Loggerhead turtles migrate intermittently throughout their lives. As hatchlings, the turtles swim from their natal beaches into the open ocean, often taking refuge in circular current systems (gyres) that serve as moving, open-sea nursery grounds. As juveniles, many take up residence in coastal areas but migrate seasonally between summer and winter habitats. Finally, as adults, turtles periodically leave their feeding grounds and migrate to mating and nesting areas, after which most return to individual feeding sites. This itinerant lifestyle depends on a sophisticated suite of orientation cues and guidance mechanisms that enable the turtles to maintain consistent headings and navigate accurately across vast expanses of ocean.
At no point in the life cycle are orientation abilities more vividly displayed, or more crucial to survival, than during the hatchling stage. For hatchlings, minimizing time on the beach reduces exposure to environmental extremes and terrestrial predators. Similarly, rapid and direct movement through shallow, near-shore waters reduces exposure to fish and avian predators that are concentrated in coastal areas. It is therefore not surprising that natural selection has favored orientation mechanisms that guide young turtles quickly and reliably to the relative safety of the open ocean along paths that approximate straight lines.

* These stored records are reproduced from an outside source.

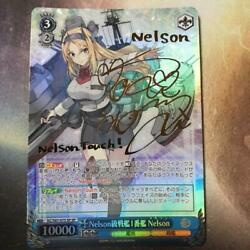 Signed Weiss Schwarz Nelson Card Kantai Collection Kancolle Kc/s67-075sp Sp Foil
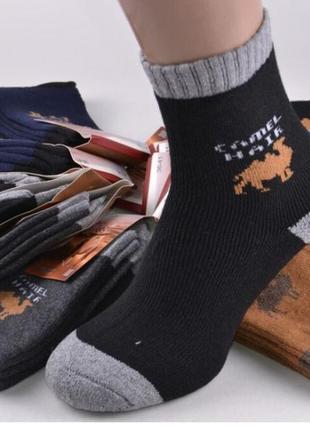 Носки подросток женские шерстянные высокие махровые 36-41р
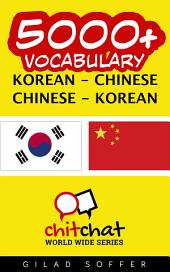 5000+ Korean - Chinese Chinese - Korean Vocabulary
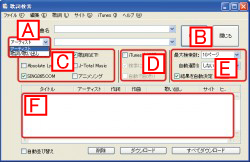 Lyrics Masterの歌詞検索画面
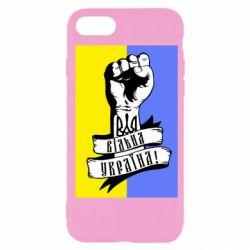 Чехол для iPhone SE 2020 Вільна Україна!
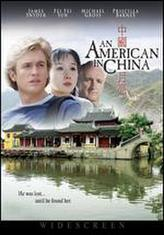 An American in China showtimes and tickets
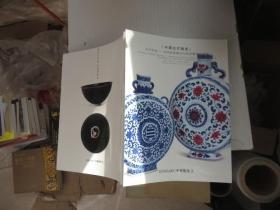中贸圣佳2018 秋拍 中国古代陶瓷 天子印信 宫廷瓷器及古代陶瓷艺术品专场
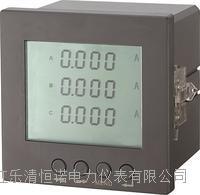 液晶型三相電流表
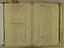 folio 1695-44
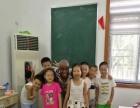 来自美国的乔尔老师开办的英语培训班正在全面招生中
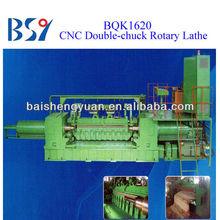 BQK1626/8, BQK1620/8 Twin Spindle CNC Lathe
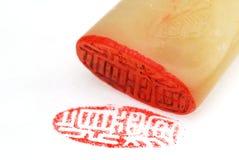 китайский stamper Стоковые Фотографии RF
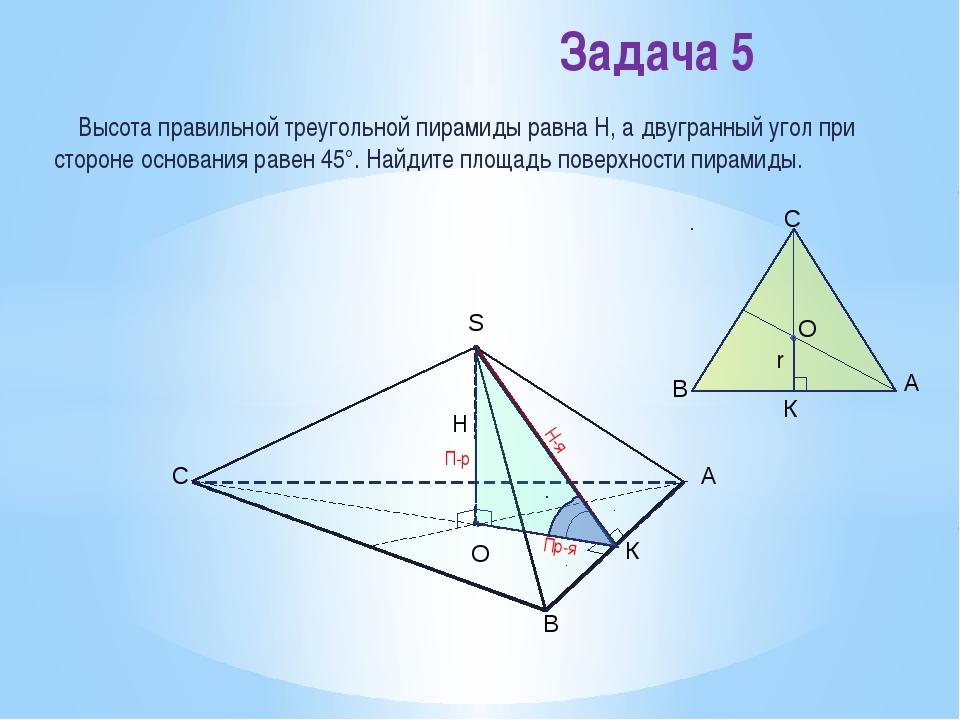 Высота правильной треугольной пирамиды равна Н, а двугранный угол при сторон...
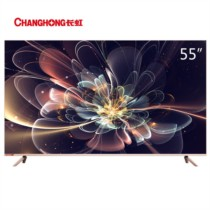 长虹 55D3P 55英寸64位4K超高清HDR全金属智能平板液晶未来电视(蔷薇金)
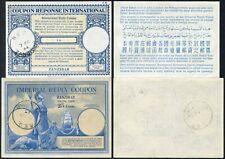 ZANZIBAR REPLY PAID COUPONS IRC 2 items Inc. Britannia Ship 1947-64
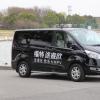 汽车头条:欧系品质更占优 途睿欧小胜大通G10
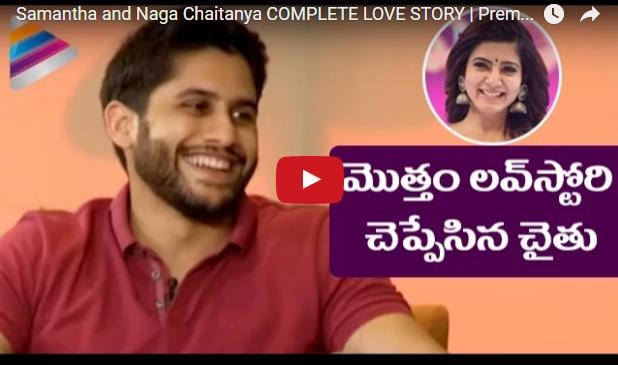 Samantha and Naga Chaithanya Complete Love Story
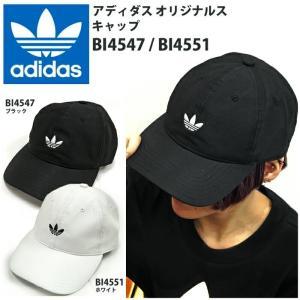【当店ならお得クーポンあり】(訳有り 僅かな汚れ有り)アディダス キャップBI4551/ホワイト(4) 帽子 メンズ レディース|ryus-select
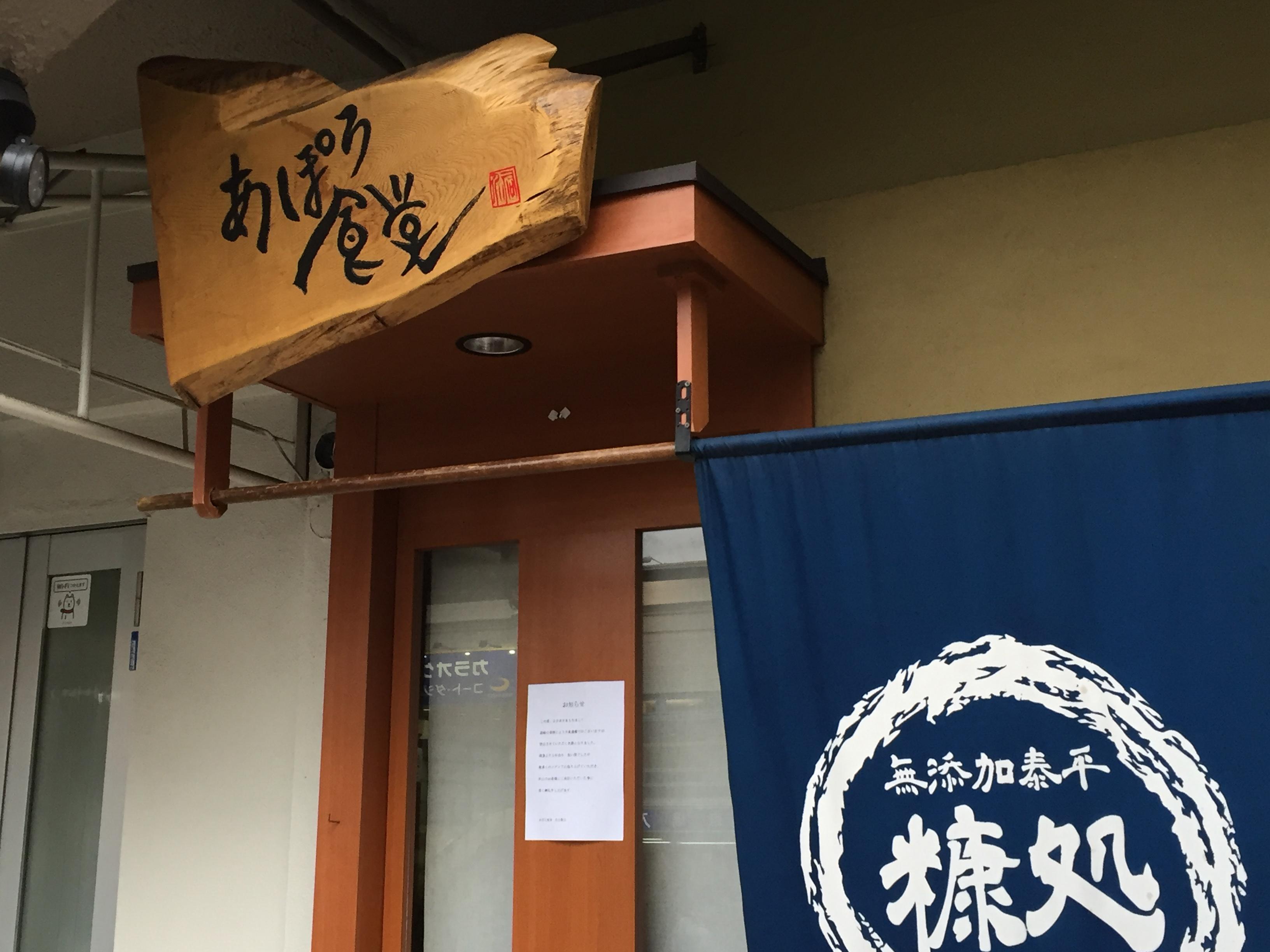 神戸・JR住吉東にある肉吸いの「あぽろ食堂」が2017年2月末で閉店したよ【※閉店のお知らせ&写真更新あり】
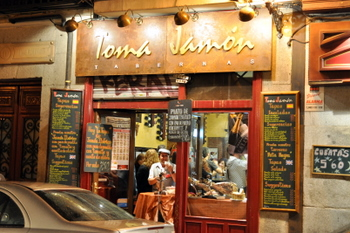 Toma Jamon, a tapas place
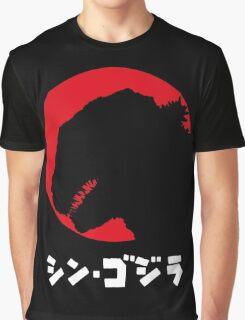 Godzilla Resurgence Graphic T-Shirt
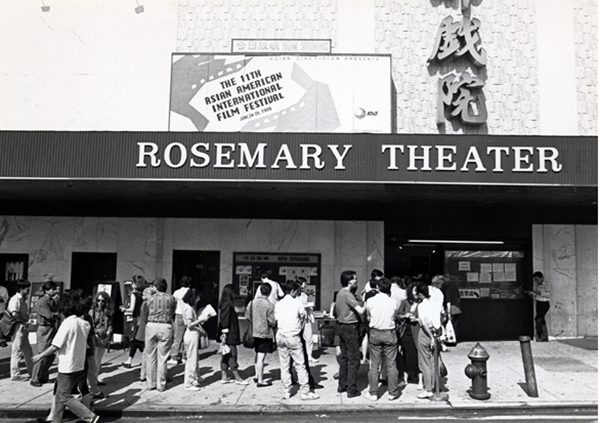 11th AAIFF at the Rosemary Theater
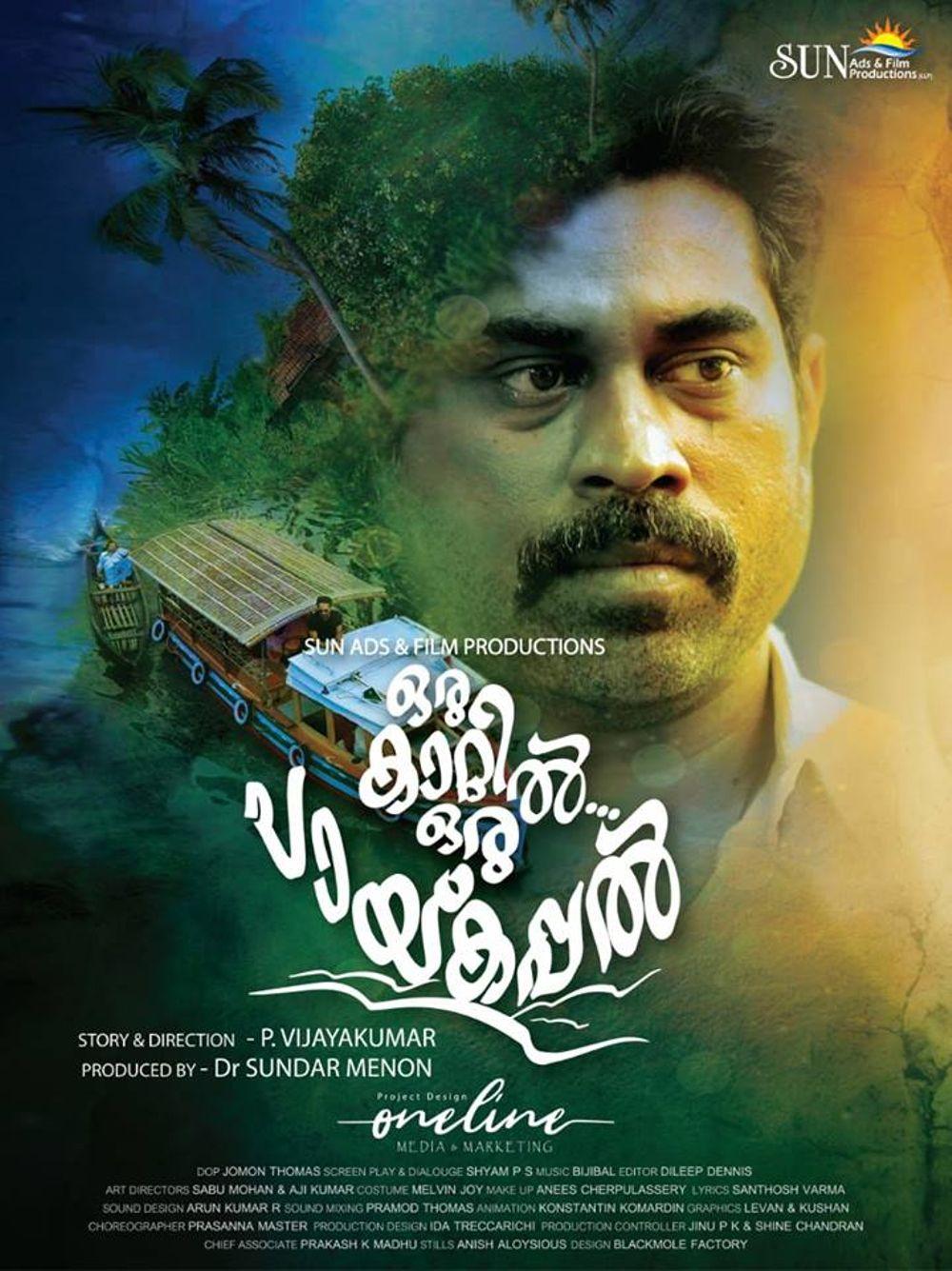 Oru Kaatil Oru Paykappal  Movie Review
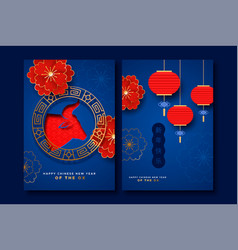 chinese new year ox 2021 paper cut flower card set vector image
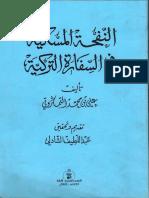 Abu-l-Hasan Ali ibn Mohammed al-Tamgruti, Al-Nafha al Miskiya fi al Sifara al Turkiya-النفحة المسكية في السفارة التركية . التمكروتي.pdf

The migration of hatchling loggerheads differs from the first migration of birds and other terrestrial animals in two important ways. First, turtles migrate through an underwater environment where visual landmarks are absent and celestial cues often cannot be perceived. Second, whereas most young birds have the opportunity to practice or refine at least some orientation skills during short forays prior to migration, turtles remain in an underground nest chamber until the moment they emerge to migrate. Thus, young turtles must somehow guide themselves through a completely unfamiliar environment even as they experience it for the first time.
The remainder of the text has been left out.